Un bémol cependant, l’irrigation qui s’est fortement développée au cours de la décennie écoulée et concerne désormais un peu plus de 10 % de la superficie agricole « autorise une intensification des cultures et un développement sans précédent des cultures maraichères et fruitières qui occupent l’essentiel des surfaces mises en valeur par l’eau « .
Un potentiel en eau limité
Pour autant le potentiel en eau du pays n’est pas illimité. » Il est estimé à 19 Milliards de m3/an dont 14 Mds de m3 au nord et 5 Mds de m3 en zones sahariennes. La disponibilité est de 500 à 600 m3/an/habitant. Au regard à la norme de la banque mondiale qui fixe le seuil de rareté à 1 000 m3/an/habitant, l’Algérie est un pays pauvre en ressources hydriques « . Plus grave « les utilisations en eaux souterraines renouvelables rapportées aux ressources des eaux disponibles montrent déjà une surexploitation « .
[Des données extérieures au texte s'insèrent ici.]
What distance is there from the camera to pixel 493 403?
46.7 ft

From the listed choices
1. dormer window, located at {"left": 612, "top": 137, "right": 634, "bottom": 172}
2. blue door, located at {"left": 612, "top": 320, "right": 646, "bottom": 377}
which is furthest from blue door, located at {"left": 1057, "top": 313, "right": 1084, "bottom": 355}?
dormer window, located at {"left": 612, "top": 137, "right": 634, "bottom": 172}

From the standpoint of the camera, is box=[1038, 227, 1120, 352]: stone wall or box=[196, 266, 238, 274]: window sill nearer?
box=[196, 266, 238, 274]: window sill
En dépit des efforts déployés par l’Etat dans les domaines de la conservation des eaux et du sol, « l’érosion continue sa progression et les ressources hydriques sont gravement affectées par la surexploitation ou la salinisation. L’on assiste ainsi dans certaines régions du tell à la disparition de l’artésianisme ou à des rabattements des aquifères ayant pour conséquence le recul de certaines cultures ainsi que c’est le cas pour la pomme de terre dans le bassin de production de la wilaya de Mascara »
L’agriculture saharienne intensive, un pari dangereux
La solution serait-elle dans le développement de l’agriculture saharienne ainsi que le suggère beaucoup de projets récents ? Une option dangereuse, affirme le professeur algérien. « Dans le Sud du pays, les puits et forages qui se sont multipliés ont eu pour effets des retraits annuels qui sont passés de 0,5 km3 en 1960 à 2,75 km3 en 2010. Ces consommations excessives entraînent un abaissement généralisé du niveau piézométrique, et de nombreux puits artésiens et sources naturelles, autour desquels se sont développées les oasis, se sont d’ores et déjà taris « .
Face à la multiplication des projets, les projections pour l’avenir sont alarmantes. » Les études révèlent que Biskra et El Oued sont les régions où la nappe est la plus vulnérable. Avec un doublement de la population entre 2000 et 2030 et en doublant les superficies, de 170 000 ha en 2000 à 340 000 ha en 2050, l’on pourra atteindre 5 milliards de m3 d’eau additionnelle prélevée sur la nappe, ce qui accentuera l’écart entre l’offre d’eau disponible et la demande. Par ailleurs, les rabattements augmentent à la fois le risque de percolation des eaux salées du chott dans la nappe et la salinisation. D’après les données de l’Observatoire du Sahara et du Sahel (OSS), au rythme de l’exploitation actuelle, la nappe risque de disparaître d’ici 50 à 100 ans et toute installation humaine sera ainsi compromise « .
Le défi lié au changement climatique
Protéger les ressources rares, les systèmes écologiques et les patrimoines naturels dans un contexte de changement climatique constitue en outre pour Omar Bessaoud un défi capital. » L’Algérie figure parmi les pays à fort risque de changement climatique, et tous les rapports et recherche notent que ce changement climatique va exacerber à l’avenir les facteurs anthropiques de dégradation à l’origine de la baisse de productivité des sols et des élevages ».
Ce défi écologique met l’Etat « dans l’obligation d’inscrire la durabilité des modes de production comme un élément clé de sa politique agricole car la pression anthropique sur les ressources naturelles a des limites, qu’il convient dorénavant de fixer. Il pose l’exigence d’un changement de paradigme technique accordant à l’agro écologie, aux savoirs faire éprouver des paysans et à la recherche agronomique une place privilégiée pression anthropique.